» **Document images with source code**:
==================================================

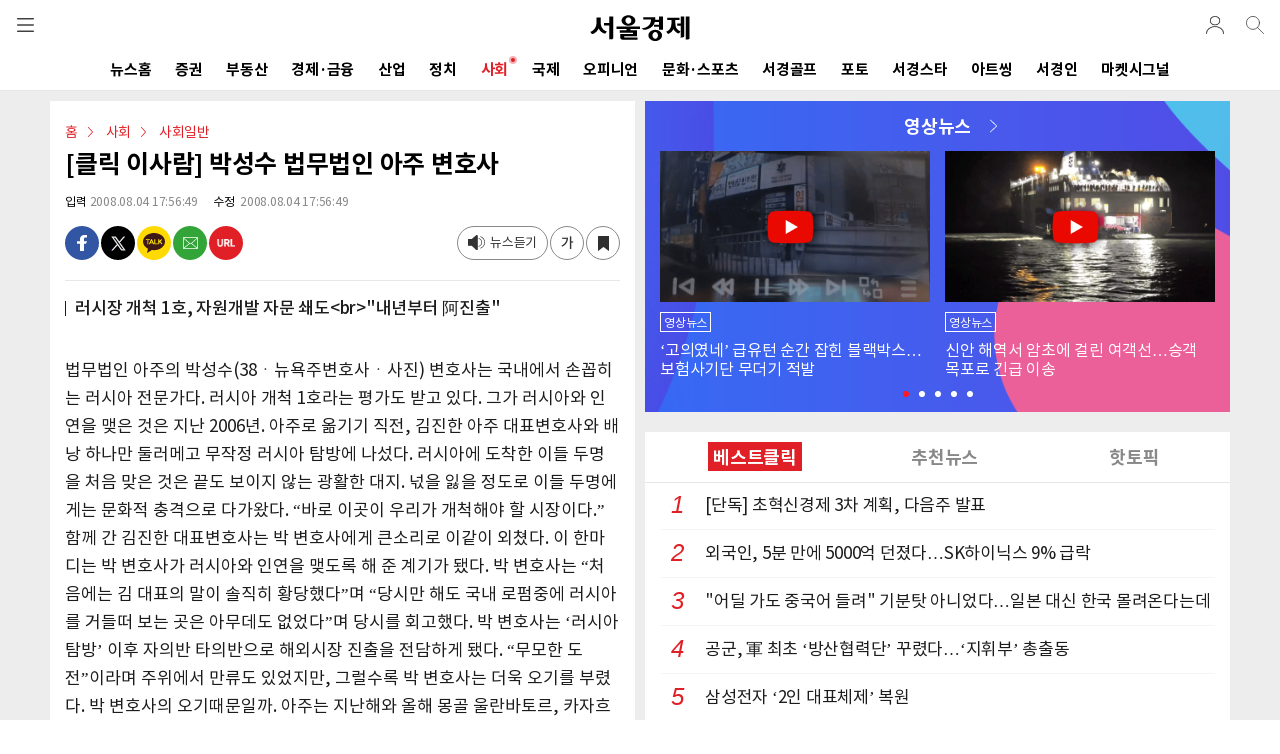

--- FILE ---
content_type: text/html; charset=utf-8
request_url: https://www.google.com/recaptcha/api2/aframe
body_size: 267
content:
<!DOCTYPE HTML><html><head><meta http-equiv="content-type" content="text/html; charset=UTF-8"></head><body><script nonce="wm49Bs1R8F6y9gHwFpcnHQ">/** Anti-fraud and anti-abuse applications only. See google.com/recaptcha */ try{var clients={'sodar':'https://pagead2.googlesyndication.com/pagead/sodar?'};window.addEventListener("message",function(a){try{if(a.source===window.parent){var b=JSON.parse(a.data);var c=clients[b['id']];if(c){var d=document.createElement('img');d.src=c+b['params']+'&rc='+(localStorage.getItem("rc::a")?sessionStorage.getItem("rc::b"):"");window.document.body.appendChild(d);sessionStorage.setItem("rc::e",parseInt(sessionStorage.getItem("rc::e")||0)+1);localStorage.setItem("rc::h",'1763828858526');}}}catch(b){}});window.parent.postMessage("_grecaptcha_ready", "*");}catch(b){}</script></body></html>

==================================================

» **Required work**: Retype all the entries exactly; drop the pictures.

» **Answer for this exercise**:
--- FILE ---
content_type: text/html; charset=utf-8
request_url: https://www.google.com/recaptcha/api2/aframe
body_size: 267
content:
<!DOCTYPE HTML><html><head><meta http-equiv="content-type" content="text/html; charset=UTF-8"></head><body><script nonce="wm49Bs1R8F6y9gHwFpcnHQ">/** Anti-fraud and anti-abuse applications only. See google.com/recaptcha */ try{var clients={'sodar':'https://pagead2.googlesyndication.com/pagead/sodar?'};window.addEventListener("message",function(a){try{if(a.source===window.parent){var b=JSON.parse(a.data);var c=clients[b['id']];if(c){var d=document.createElement('img');d.src=c+b['params']+'&rc='+(localStorage.getItem("rc::a")?sessionStorage.getItem("rc::b"):"");window.document.body.appendChild(d);sessionStorage.setItem("rc::e",parseInt(sessionStorage.getItem("rc::e")||0)+1);localStorage.setItem("rc::h",'1763828858526');}}}catch(b){}});window.parent.postMessage("_grecaptcha_ready", "*");}catch(b){}</script></body></html>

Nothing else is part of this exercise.